Cloned Pig Organs Easier to Transplant
By CHRIS KAHN
.c The Associated Press
BLACKSBURG, Va. (AP) - A research firm said Wednesday it has cloned pigs that
have been genetically altered to remove one of the paired genes that cause
the human immune system to powerfully reject transplanted pig organs.
``This is the first step in overcoming the rejection of pig organs in
humans,'' said David L. Ayares, vice president of research for PPL
Therapeutics Inc. ``We still need to make some modifications to create the
ultimate pig.''
He said both copies of the paired genes will have to be removed from a strain
of pigs before the animal organs would be accepted by the human immune
system.
Ayares said all the cloned pigs are female, but that male pigs with the
altered genes are expected to be born later this year. The animals then would
be bred in hopes of producing offspring that are true ``knockouts'' - animals
with both of the target genes knocked out of their gene structure.
PPL is a subsidiary of PPL Therapeutics in Scotland that helped clone Dolly
the sheep with the Roslin Institute in 1997.
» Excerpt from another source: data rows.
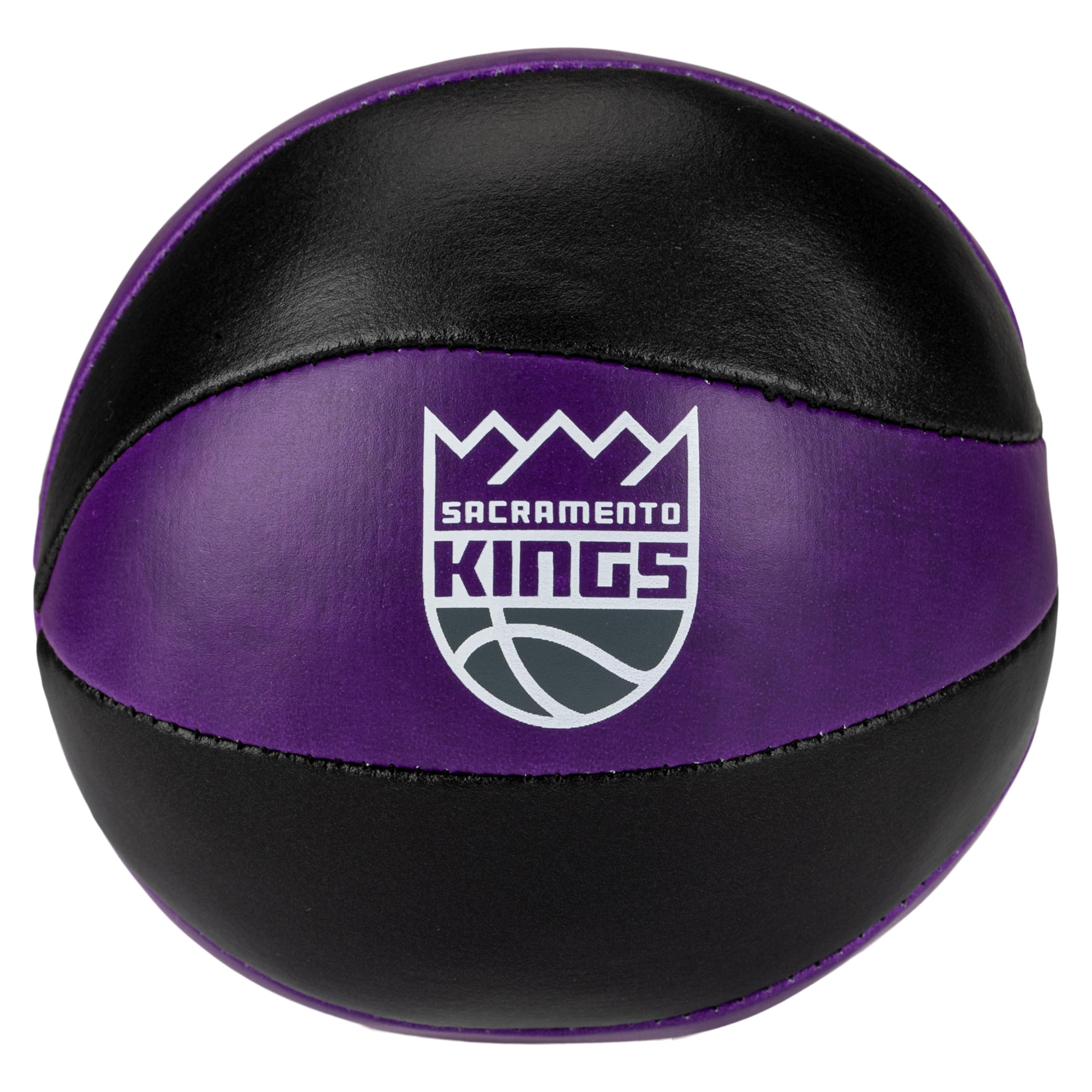 Foto 6 | Balones De Baloncesto De Juguete Franklin Sports Nba Sacramento Kings De 4 Pulgadas, Paquete De 2 - Venta Internacional.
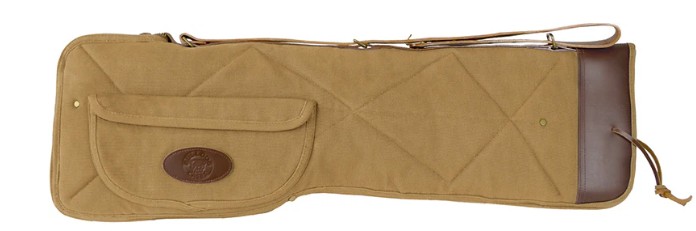 Classic Canvas Take Down Shotgun Case, 28" Tan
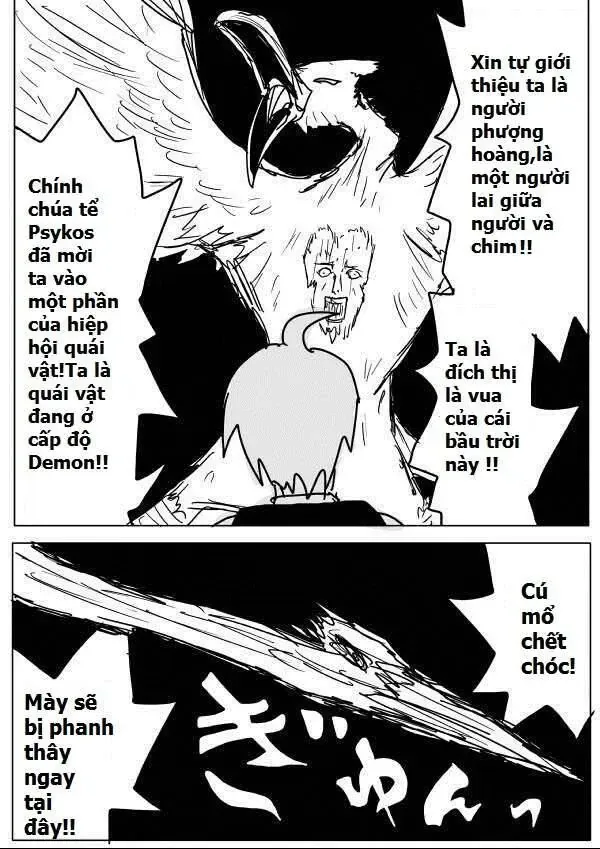 One-Punch Man (Webcomic) Chapter 61 - Trang 7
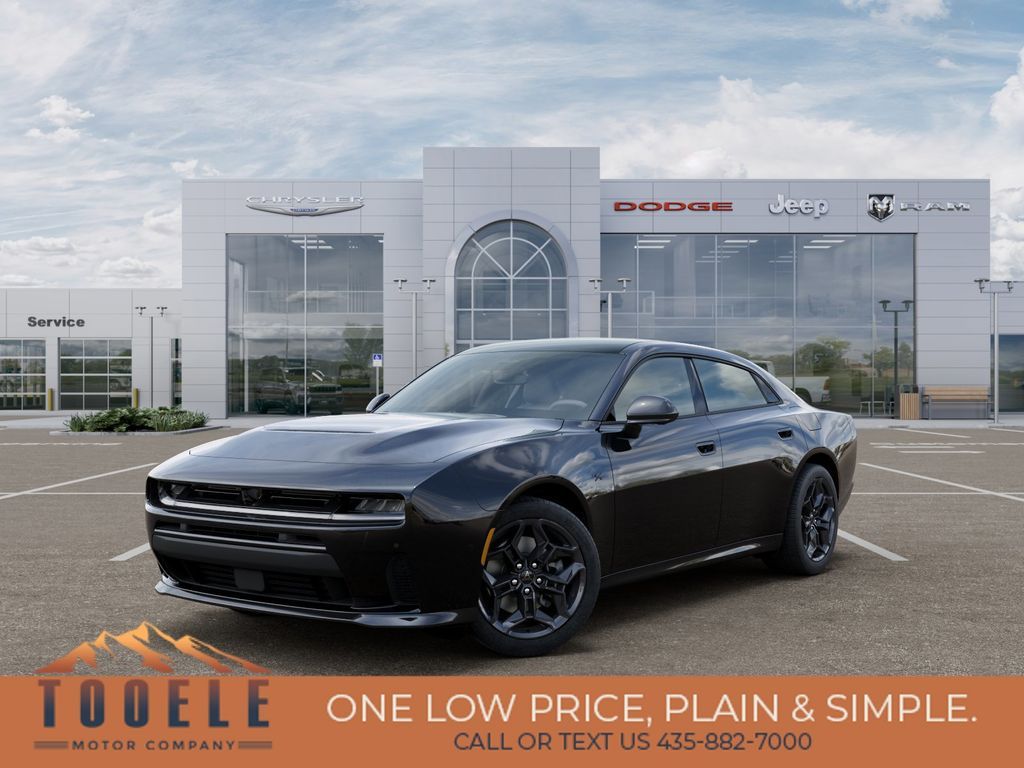 2026 Dodge Charger R/T Plus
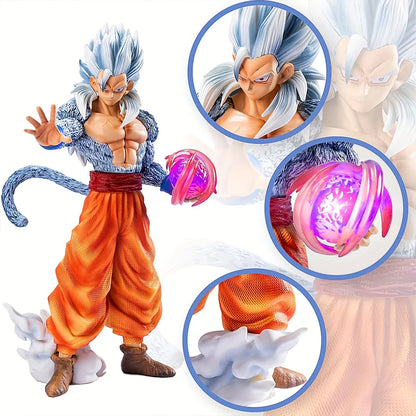 28cm/11in Anime Dragon Ball Z SSJ4 Gohan Figure DBZ Super Saiyan 4 Action Figures PVC Statue Collection Model Toys Gifts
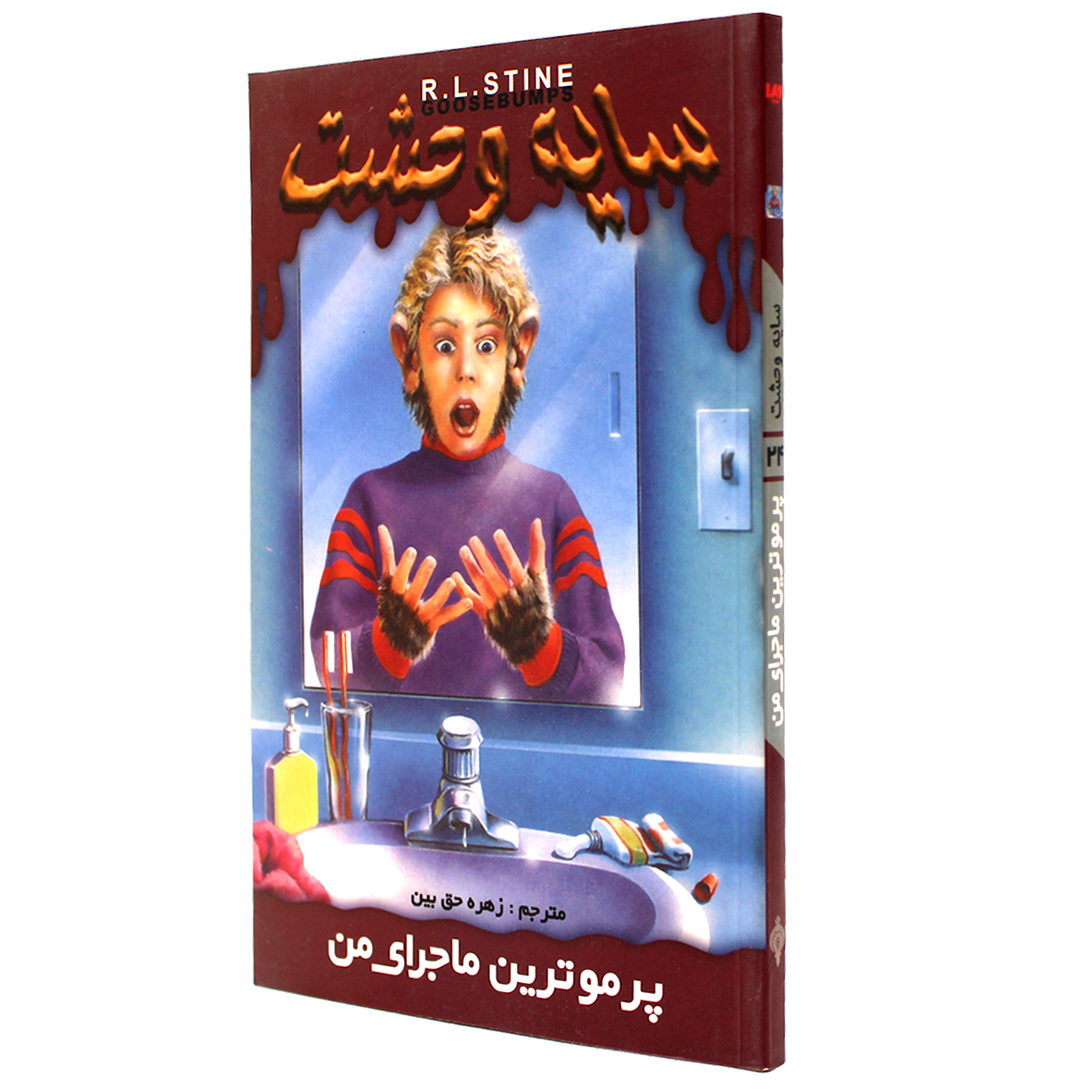 کتاب سایه وحشت جلد 24 پرموترین ماجرای من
The target gene that PPL scientists want removed puts a sugar on the surface
of pig cells. In humans, this sugar triggers a powerful rejection reaction
when swine tissue is transplanted. The hope is to remove both genes so the
swine tissue would not be rejected.
``This has been a major hurdle,'' Dr. Jay Fishman, director of
transplantation and infectious disease at Massachusetts General Hospital,
said of the PPL announcement. But he cautioned that more research is needed
before organs from genetically altered pigs would be ready for human
transplantation.
At least six labs have been searching for a way to manipulate pigs so their
organs could be used to replace ailing human hearts, lungs and livers.
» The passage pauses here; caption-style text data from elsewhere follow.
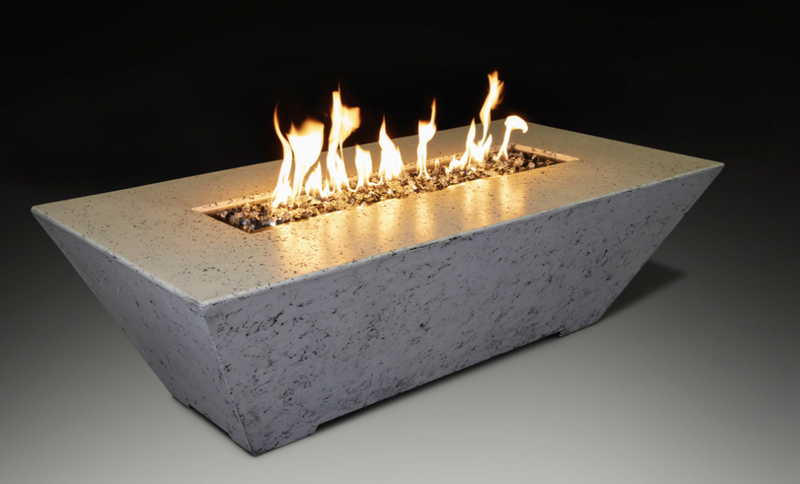 Rectangular Fire Table 72" x 30"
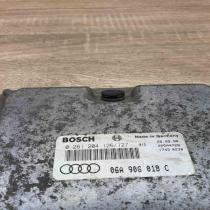 06A906018C 0261204126 127 Engine control unit/module ECU Audi A3 S3 8L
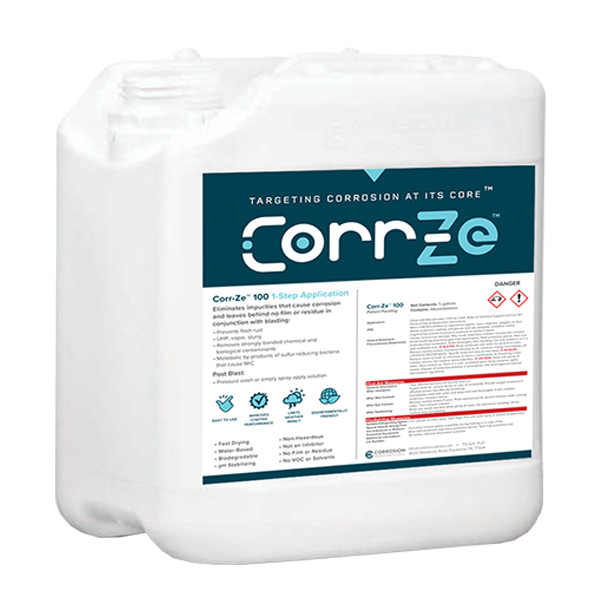 Corr-ZeTM 100 5 GAL PAIL, Soluble Salt and Contaminant, Remover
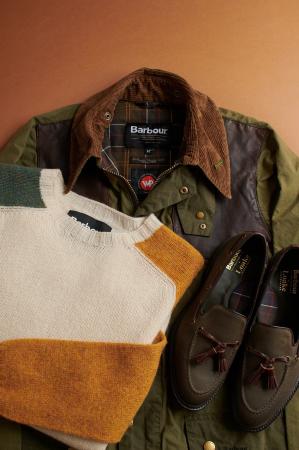 この冬注目の限定アイテムがバブアー路面店・公式オン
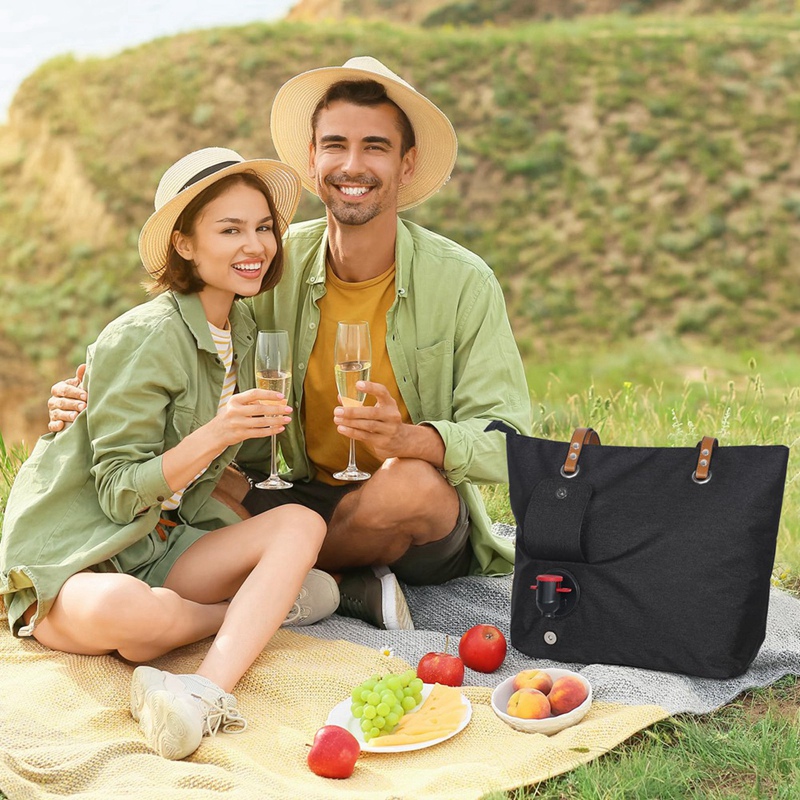 Hot Wine Tote Bag, Beach Coole – Tote Bag Sublimation recenzja i cena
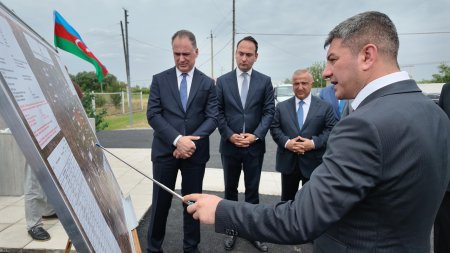 ADSEA daha bir kəndi içməli su ilə təmin etdi - Fotolar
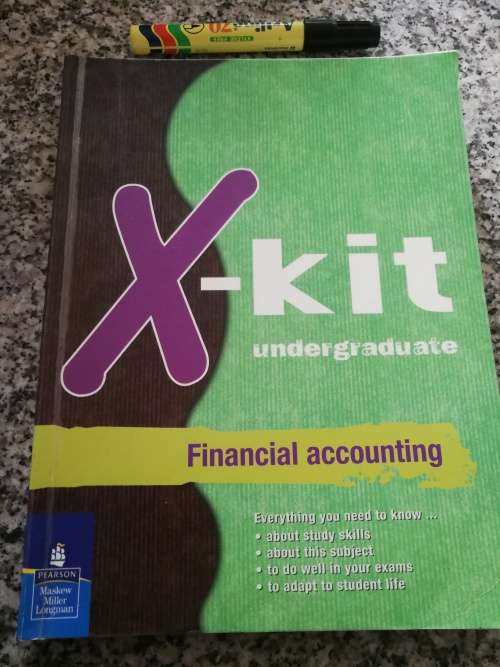 X-KIT UNDERGRADUATE FINANCIAL ACCOUNTING ( X KIT )  ( accountancy )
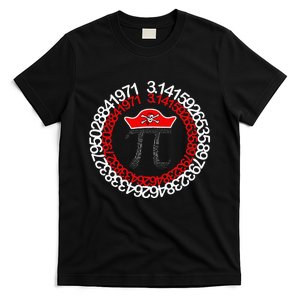 Pirate - Funny Math Geek 3.14 Hat Hook Pi Day Pun T-Shirt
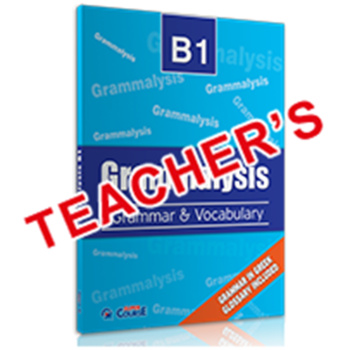 Grammalysis B1 Grammar & Vocabulary Teachers Book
The major problem has been finding a way to cause the recipient's immune
system to regard the transplanted organ as its own and not as foreign tissue
that must be destroyed.
Ayares said PPL will take several years to figure out how to deal with
adverse immune reactions and conduct trials with primates. If successful, PPL
could begin human clinical trials using harvested pig hearts, kidneys,
pancreases, livers, skin, and blood cells by late 2005.
According to the United Network for Organ Sharing, which manages the national
transplant waiting list, about 77,000 Americans were in line for transplants
in 2000, while 23,000 received them.
That same year, 5,742 people on the U.S. transplant waiting list died
awaiting transplants, according to the network.
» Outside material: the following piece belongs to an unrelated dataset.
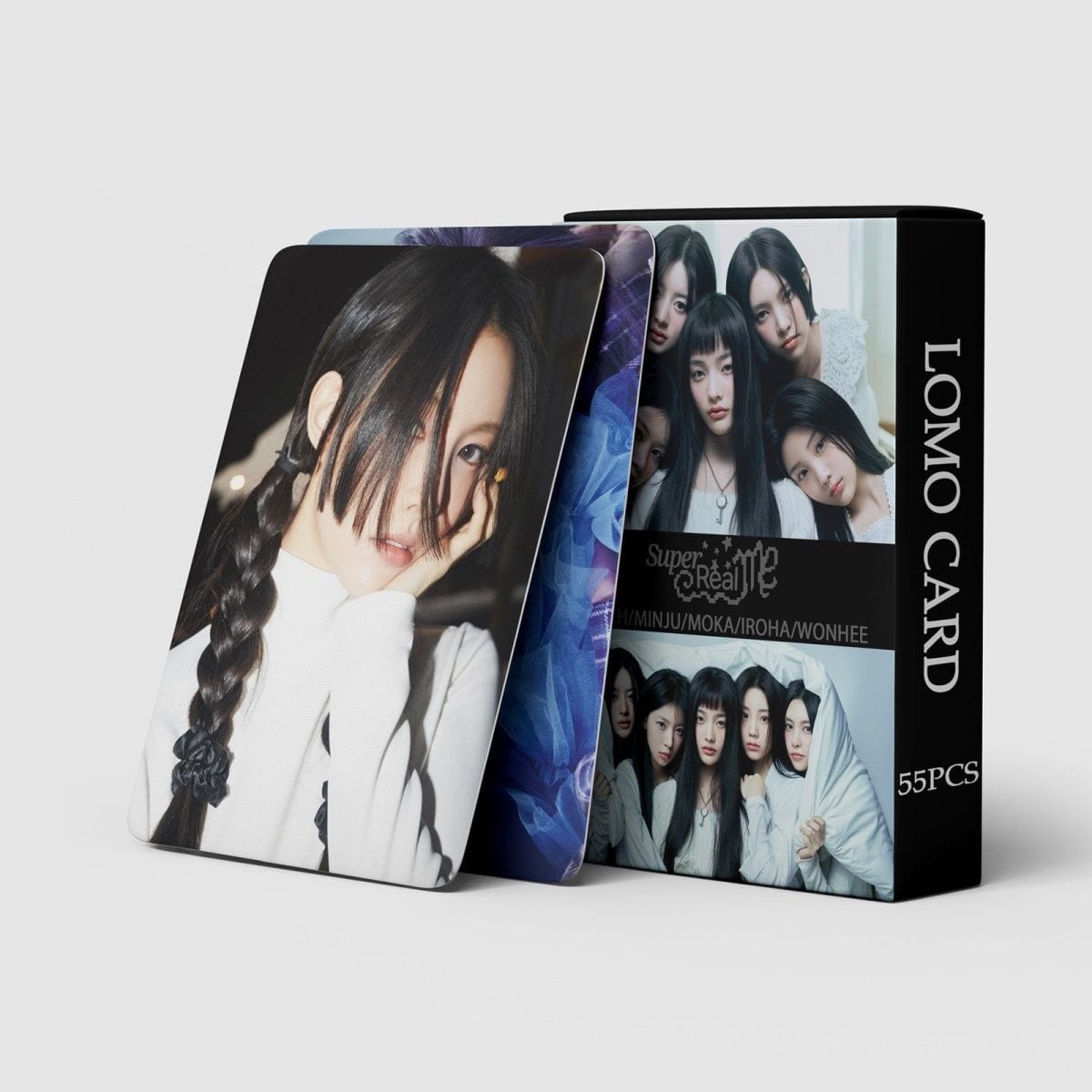 ILLIT SUPER REAL ME PHOTOCARDS 55 PCS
Pigs have long been considered good candidates as a source for replacement
parts because their organs closely match the size of those in humans. But
organs from ordinary pigs would be rejected by humans because the surface of
pig cells have a sugar known as alpha-1-galactose.
The human immune system recognizes this sugar as foreign and reacts strongly,
causing a hyperacute rejection action that kills transplanted organs within
hours.
For this rejection action to be neutralized, both copies of the
alpha-1-galactose gene must be removed from the pig genome.
PPL's five piglets, born on Christmas Day, were engineered to lack one copy
of the gene responsible for alpha-1-galactose.
``People might wonder, who wants pig organs? I tell you, the people on the
waiting list,'' Ayares said.
The five newborns - named Joy, Angel, Mary, Star and Noel - huddled in the
corner of their pen of artificial turf at PPL's news conference Wednesday,
each with a number written above their tail.
At full size, these pigs will grow to several hundred pounds.